The Physics & Technology of Radiation Therapy, 2nd Edition

Author:  Patrick N. McDermott and Colin G.Orton
ISBN:  9781930524989
Published:  November 2018 | 870 pp | Hardcover

Price:   $ 165.00


  
  




Journal of Applied Clinical Medical Physics (JACMP)  |  2020


OVERVIEW

The 2nd edition of The Physics and Technology of Radiation Therapy aims to provide a comprehensive treatment of medical radiation therapy physics for therapists, dosimetrists, and physician residents. Book chapters cover the range of radiation physics material that is found in certification exams in those areas. These exam topics are helpfully identified and cross‐referenced in outline form in Appendix A, which makes this text a valuable and recommended study resource for students and residents.

GOALS OF THE 2ND EDITION

This second edition work, published in 2018, seeks to update a wellreceived 2010 book in medical radiation therapy physics. In the first edition, the authors sought to fill a void in physics education. That is, while there were good textbook options for physics students and other advanced students in the area, nothing was written to meet directly the educational needs of therapy, dosimetry, and physician members of the radiation team. This emphasis of the text has not changed in the second edition. What has changed are several aspects of the content to bring the textbook up‐to‐date. The authors have added short sections on digital imaging and OLSDs, for instance. Even more substantive changes between the first and second editions are the inclusion of IMRT and proton therapy as separate chapters, as well as the reworking of several chapters to remove discussions of technologies such as Co‐60 teletherapy and simulators. By and large, the authors have met their goal of bringing the text up‐to‐date on technology. To be sure, it’s impossible to include every technological advancement in radiation therapy over the last 10 years in a new book. But that is at best a secondary goal of this work (acknowledged in the preface). Primarily, the authors sought to protect the educational value of the text. Chapter summaries, rules of thumb for calculations, numerous worked problems, question sets, and call‐out boxes all demonstrate that this is a text to be interacted with, not merely consumed. In that the text is successful.

ORGANIZATION AND FEATURES

The book contains 22 chapters, including two chapters of math and general physics review, and four appendices. The chapters do build nicely in the current order, although some could stand on their own. At a high level, the chapters progress through radiation production, interactions, quantities, and measurement, and then move to various applications, such as medical accelerators, calibrations, and descriptions of and applications of dose in patients. Advanced therapy modalities are covered in later chapters. Helpfully, each chapter contains a brief bulleted summary of important concepts and definitions (except the first two chapters of review). Appendix A contains outlines of certification exams that are cross referenced to textbook sections for ease of use. Students can very easily look through these outlines for areas in need of review and flip to that section of the text. Based on these outlines, the MDCB and AART exams, as well as core medical physics topics for radiation oncology resident training, are covered well in this book. Appendix B and C contain beam data of a fictitious medical linac, the Mevelac, for working sample problems. Appendix D contains answers to selected problems. As a user of the first edition textbook in a classroom setting, I would have rather had traditional page numbers than section‐page format that does remain unchanged in the second edition. One obvious change, however, is that this text is printed in color. The color palate in the first edition made for awkward page flipping, but this problem has been corrected as color figures are included throughout the text. The figures themselves remain largely unchanged. Rules of thumb, worked sample problems, and important tables are highlighted in consistent colors throughout the text which does draw attention to them.

CHAPTER CONTENTS

By and large, chapters on x ray production, radioactivity, radiation interactions, radiation quantities, detection, MU calculations, brachytherapy, and radiation protection are unchanged and are wellcovered for the target audience. Additionally, the text is not ostentatious at all, which in my experience does facilitate use of the book.

2020 Journal of Applied Clinical Medical Physics published by Wiley Periodicals, Inc. on behalf of AAPM.

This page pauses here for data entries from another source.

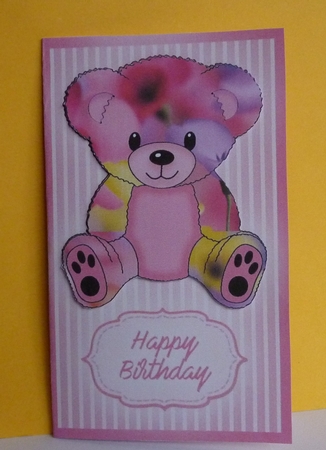 Teddy Bear Money/Voucher Wallet or Envelope - Red Floral by Anne Jackson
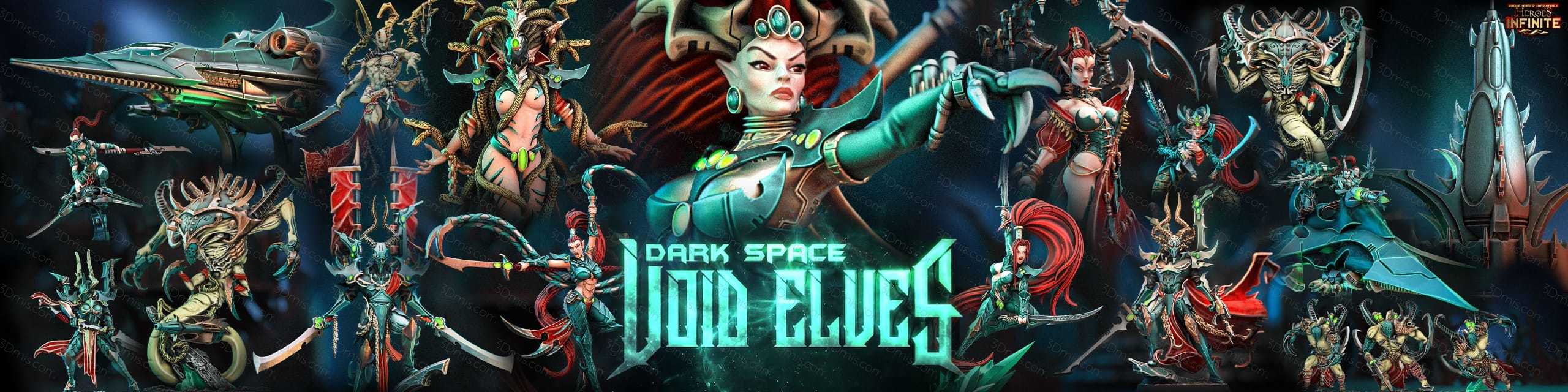 P站图纸印象馆 黑暗空间虚空精灵 黑暗空间虚空精灵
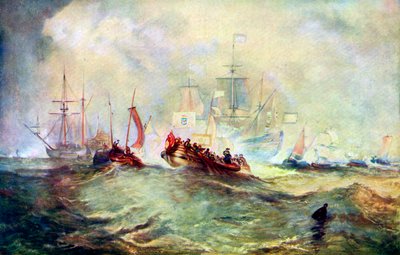 إنزال وليام أورانج في تورباي ، 1688 ، c1920 بواسطة غير معروف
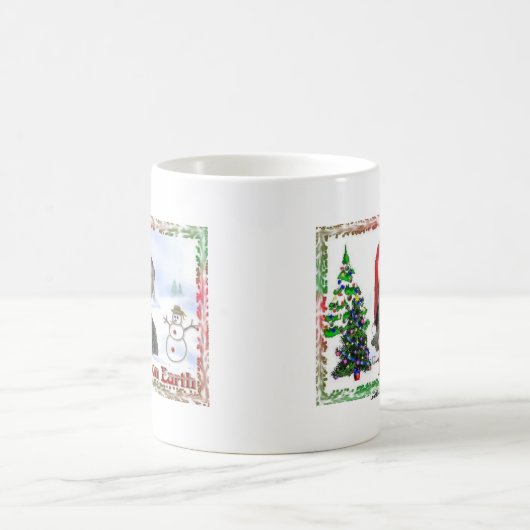 サーシャシドニーシルキードッグマウスホリデーギフト コーヒーマグカップ (中央)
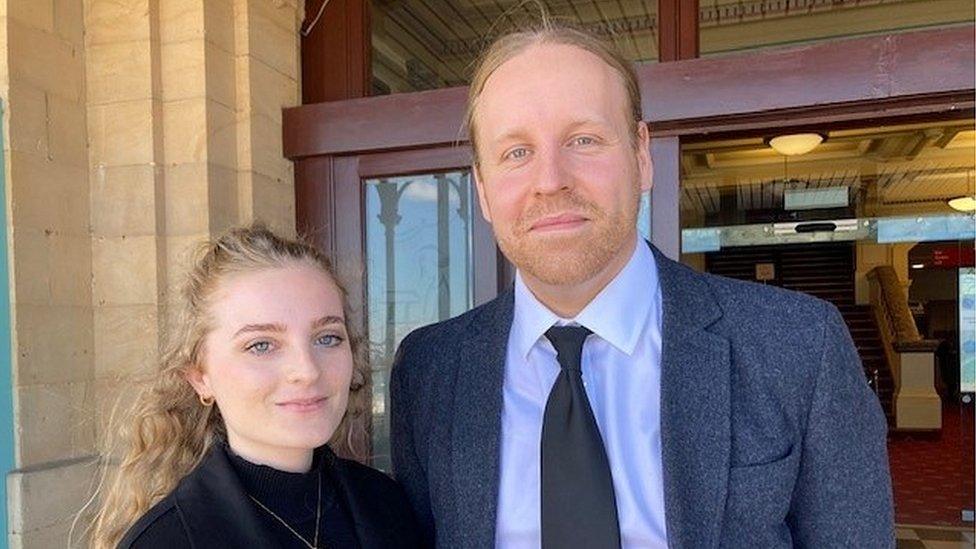 George Wardell and Hayley Towell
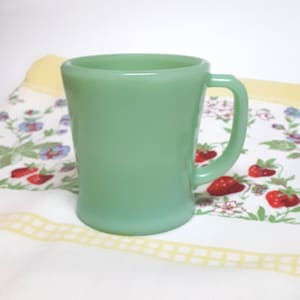 Fire-King Flat Bottom Jadeite Coffee / Shaving Mug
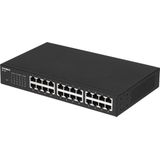 Edimax - GS-1024 - Netwerk-Switch - Zwart - Gigabit Ethernet - 24-Poorts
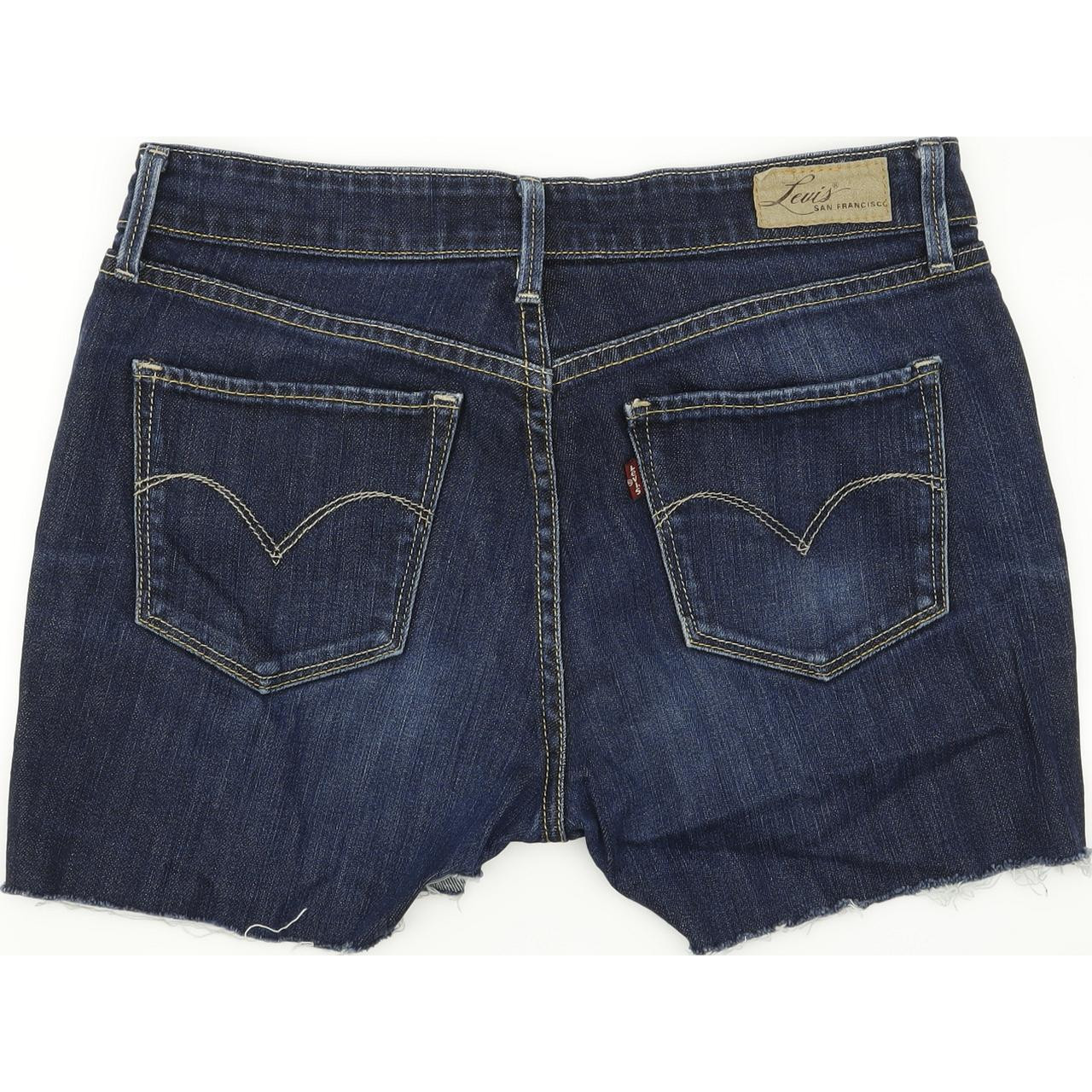 Levi's Women Blue Hot Pants Stretch Denim Shorts W28 L13 | Fabb Fashion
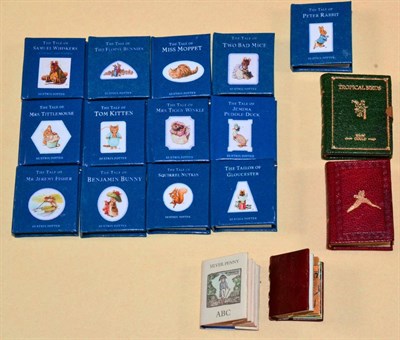 Lot 2012 - Three Lilliput Press Miniature Books, including a limited edition 63/100 Aesop's Fables in red...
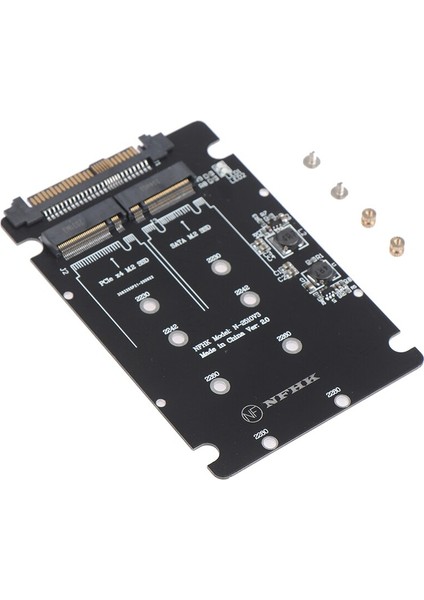 Sata M.2 Ssd'den 2,5 "sata Nvme M.2 Ngff Ssd'ye SFF-8639 Adaptör Dönüştürücü 1 Pc Adaptör Kartı Masaüstü Bilgisayarlar Için (Yurt Dışından)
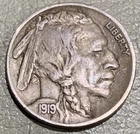 1919 Buffalo nickel nice original VF+ condition, splendid coin, toned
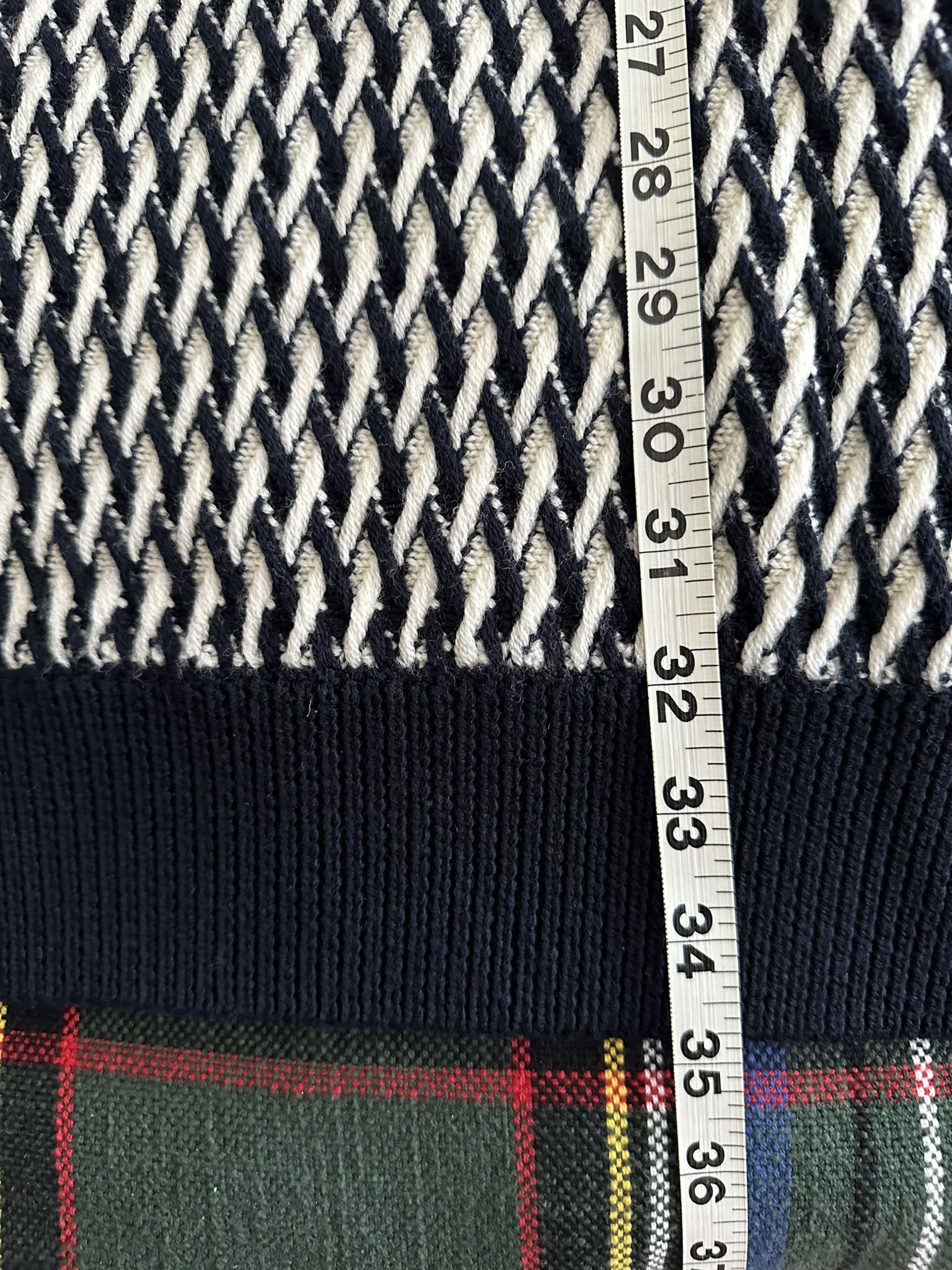 Sandro two-tone cable-knit sweater Size US S / EU 44-46 / 1 - 17 Thumbnail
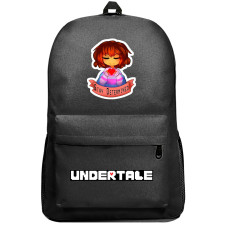Undertale Frisk Backpack SuperPack - Frisk Stay Determined And Holding Heart Stickr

Anecdotally, when my group decided to switch to the first edition of this text for a therapy physics class, most evaluation comments were positive. This seemed to be a book that students would actually read! I suspect that the second edition will also hold up in that regard. There is still broad coverage of therapy physics topics. For this reason, instructors will still likely have to decide what is best for their own class. For example, TG‐43 is covered but perhaps this topic would only be relevant to residents. Outside of the target audience, medical physics residents may find the summaries helpful, but should look for more detailed information elsewhere, for example on cavity theory, optimization, and Monte Carlo.

SUMMARY OF ASSESSMENT

The 2nd edition of The Physics and Technology of Radiation Therapy by McDermott and Orton is an accessible textbook for radiation therapists, medical dosimetrists, and radiation oncology residents. It could be a great primary text for a first course in radiation therapy physics as well as a great study resource for board exams in these areas.

ABOUT THE AUTHOR

Joseph Driewer, Ph.D., DABR, is Chief Physicist for Nebraska Methodist Health System in Omaha, NE.